» WORK TO BE COMPLETED: Identify, in the records below, every line where the string "scientific" appears, and copy each such line.

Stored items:
◇ ◇ ◇

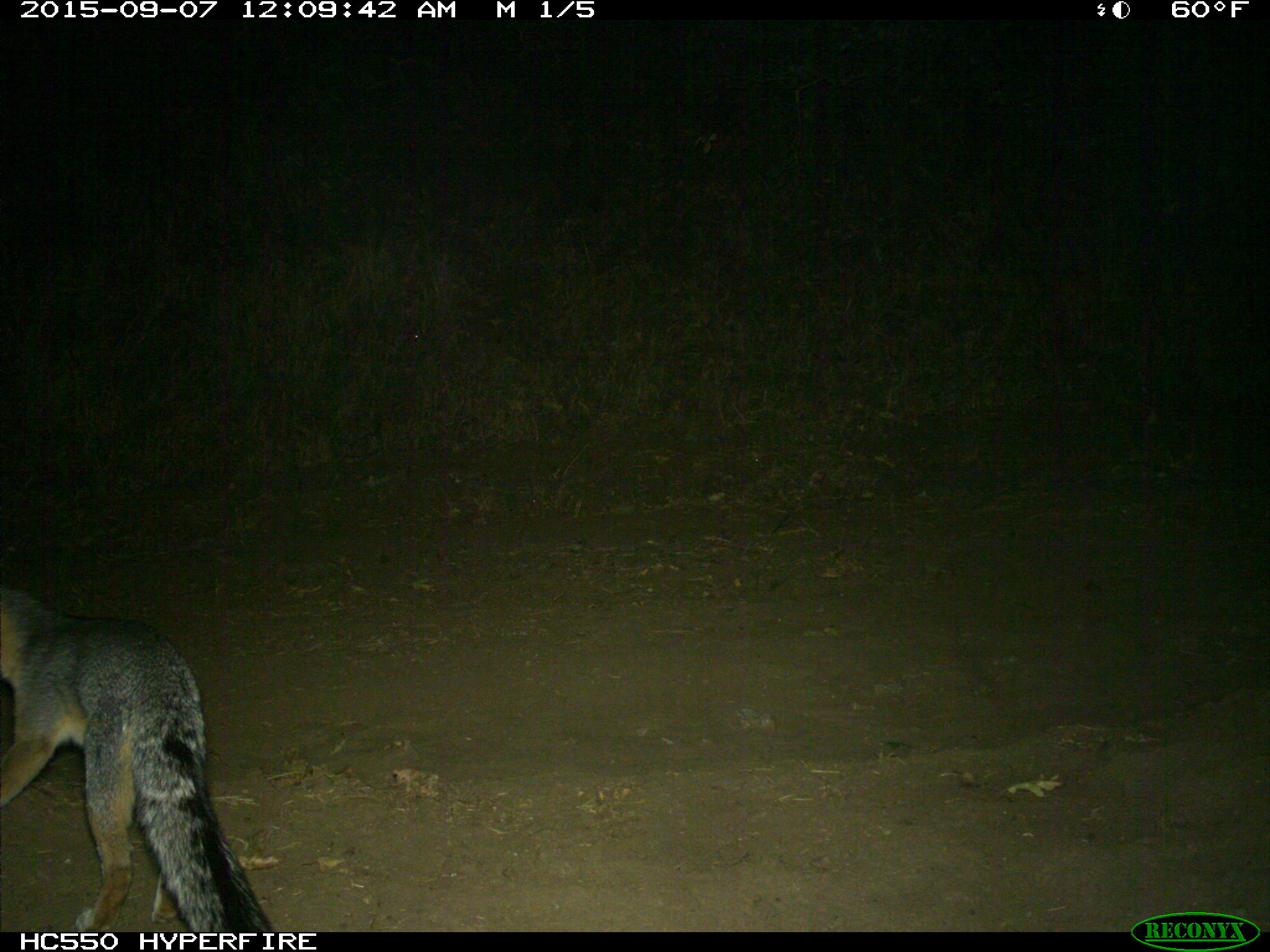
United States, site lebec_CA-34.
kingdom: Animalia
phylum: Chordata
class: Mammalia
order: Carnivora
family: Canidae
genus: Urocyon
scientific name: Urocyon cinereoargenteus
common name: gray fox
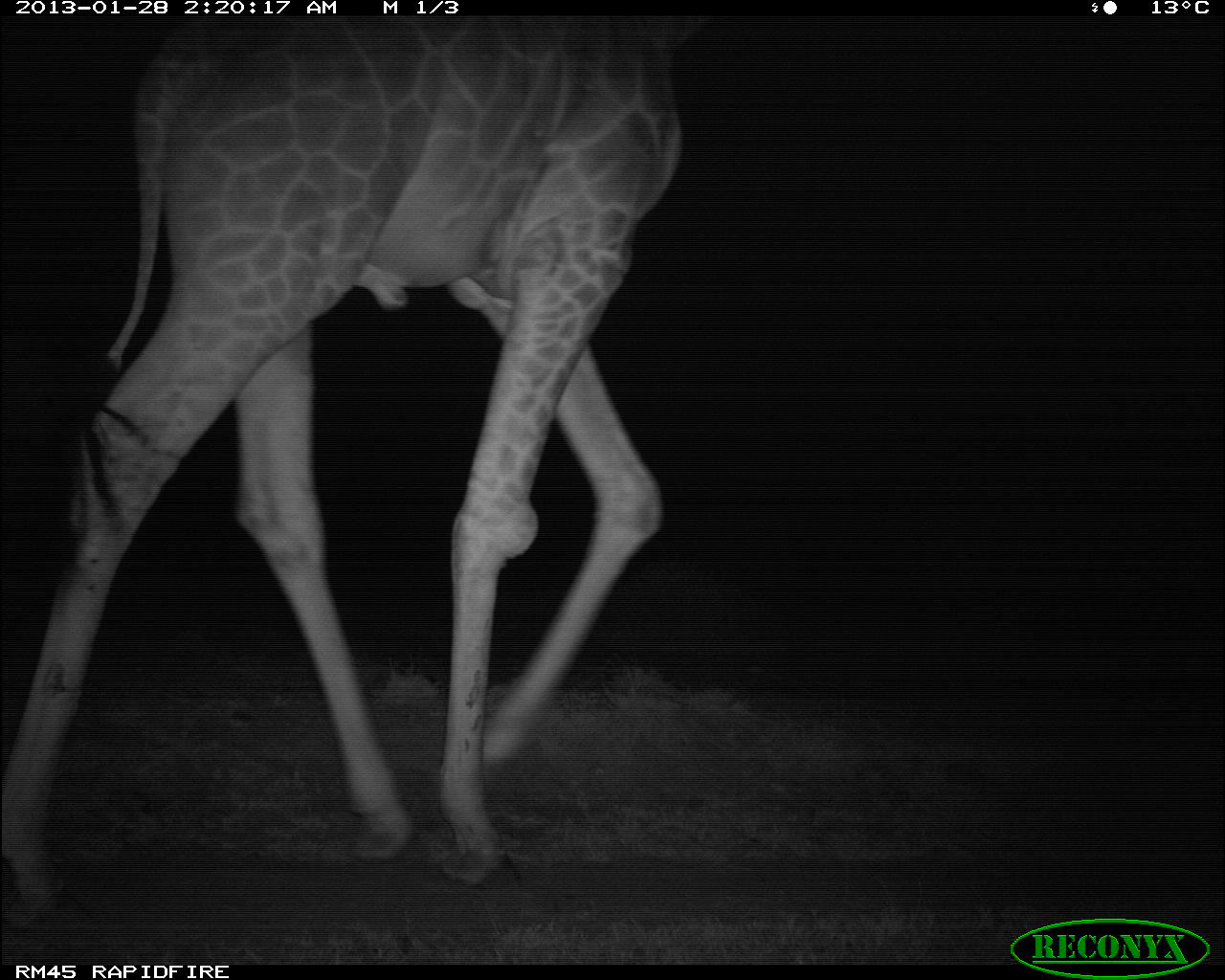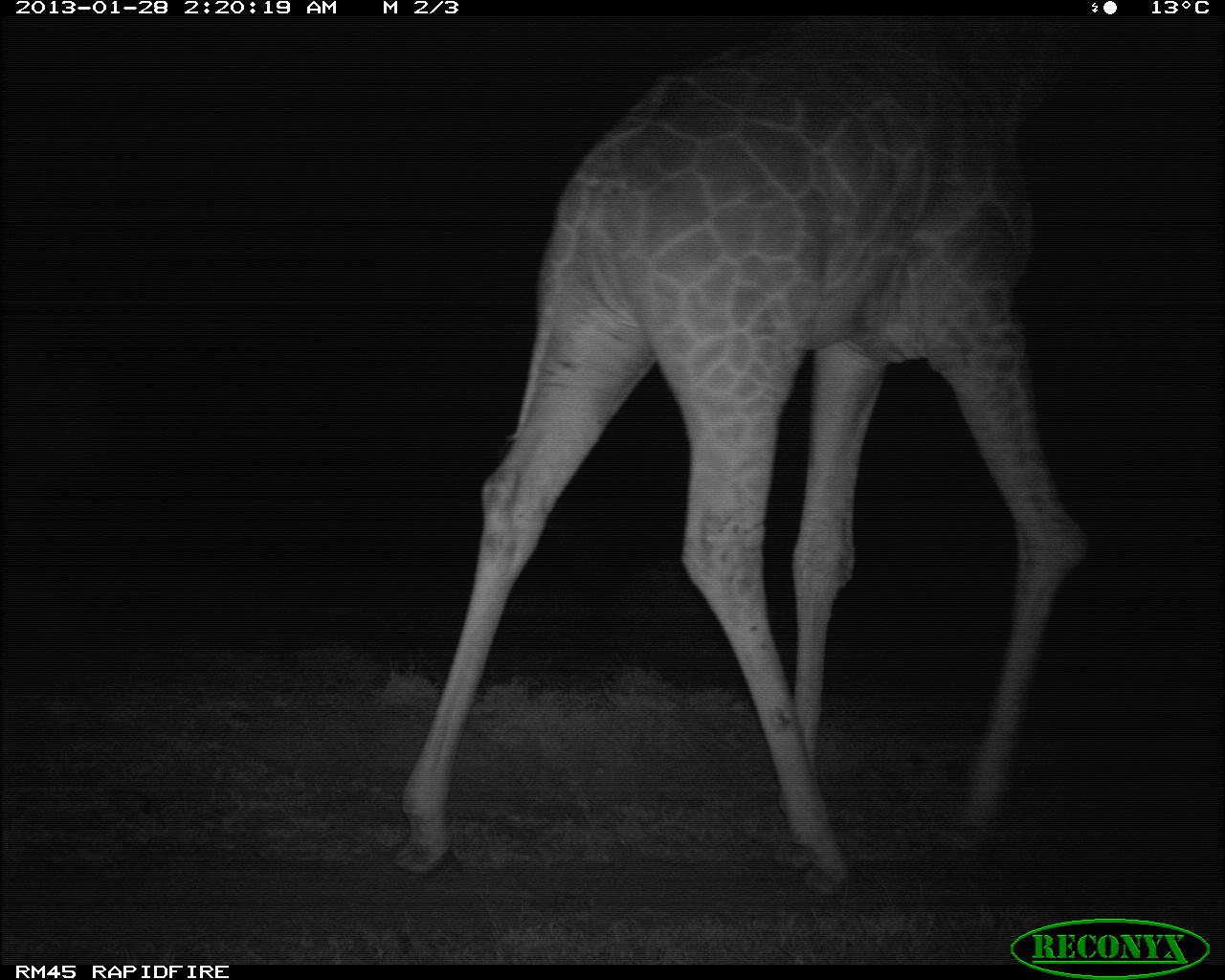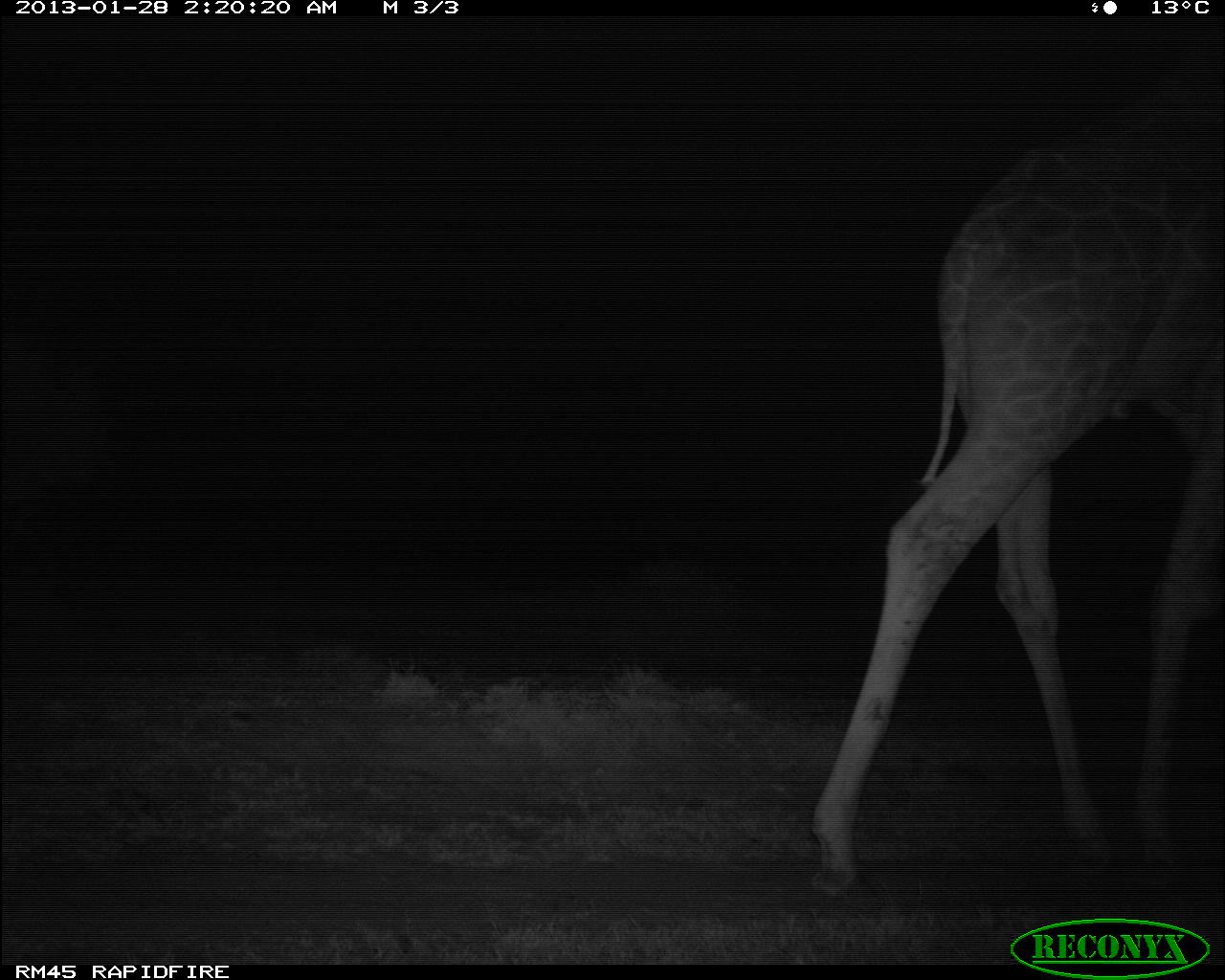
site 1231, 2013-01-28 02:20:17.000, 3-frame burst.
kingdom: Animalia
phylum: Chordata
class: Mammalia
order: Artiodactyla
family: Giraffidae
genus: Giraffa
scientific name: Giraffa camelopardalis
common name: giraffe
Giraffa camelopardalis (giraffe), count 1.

◇ ◇ ◇

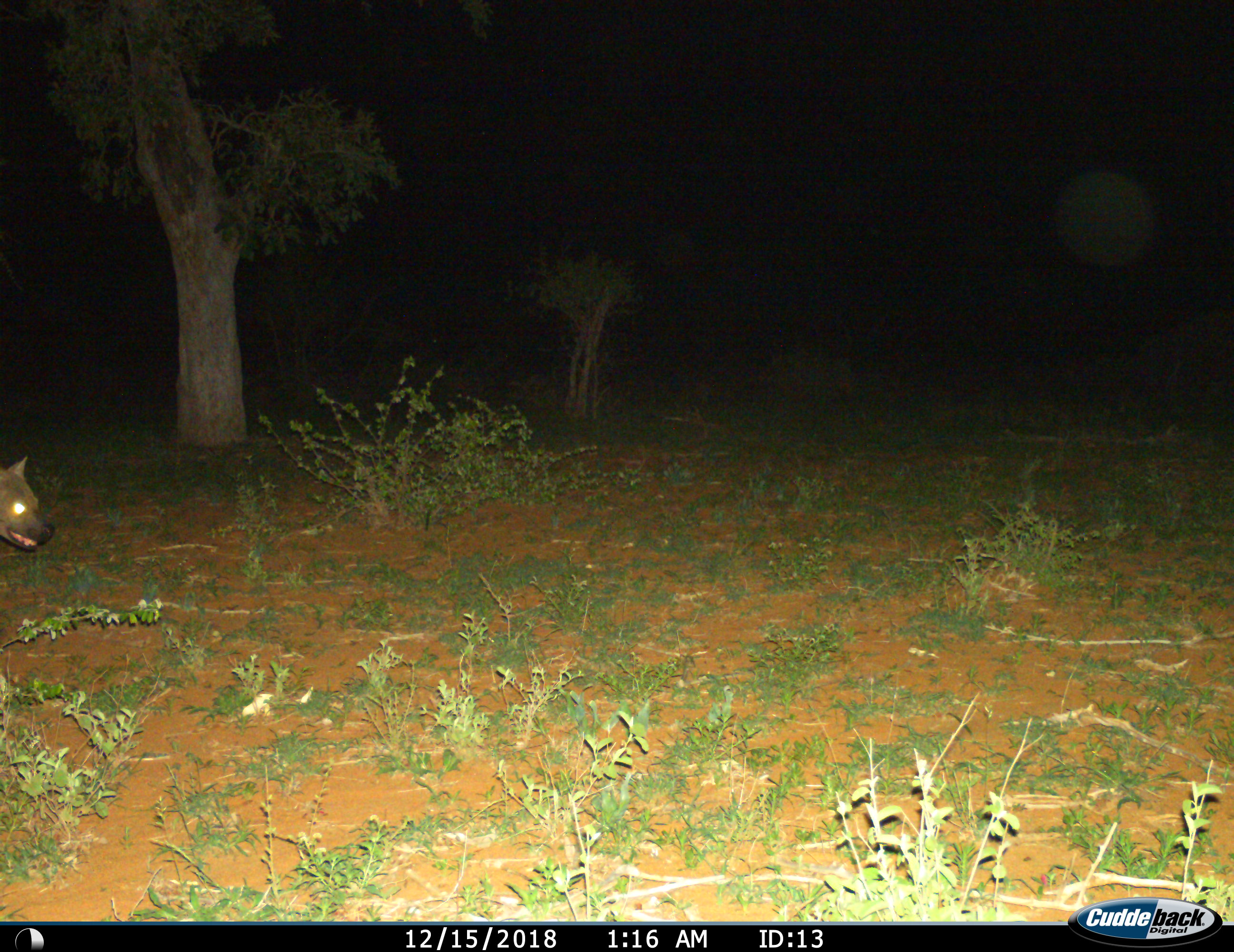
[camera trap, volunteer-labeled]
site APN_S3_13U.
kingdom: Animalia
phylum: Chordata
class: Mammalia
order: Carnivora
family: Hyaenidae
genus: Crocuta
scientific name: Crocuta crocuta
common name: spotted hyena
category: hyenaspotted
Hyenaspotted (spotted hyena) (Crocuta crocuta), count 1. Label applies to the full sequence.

◇ ◇ ◇

» SOLUTION BELOW:
scientific name: Urocyon cinereoargenteus
scientific name: Giraffa camelopardalis
scientific name: Crocuta crocuta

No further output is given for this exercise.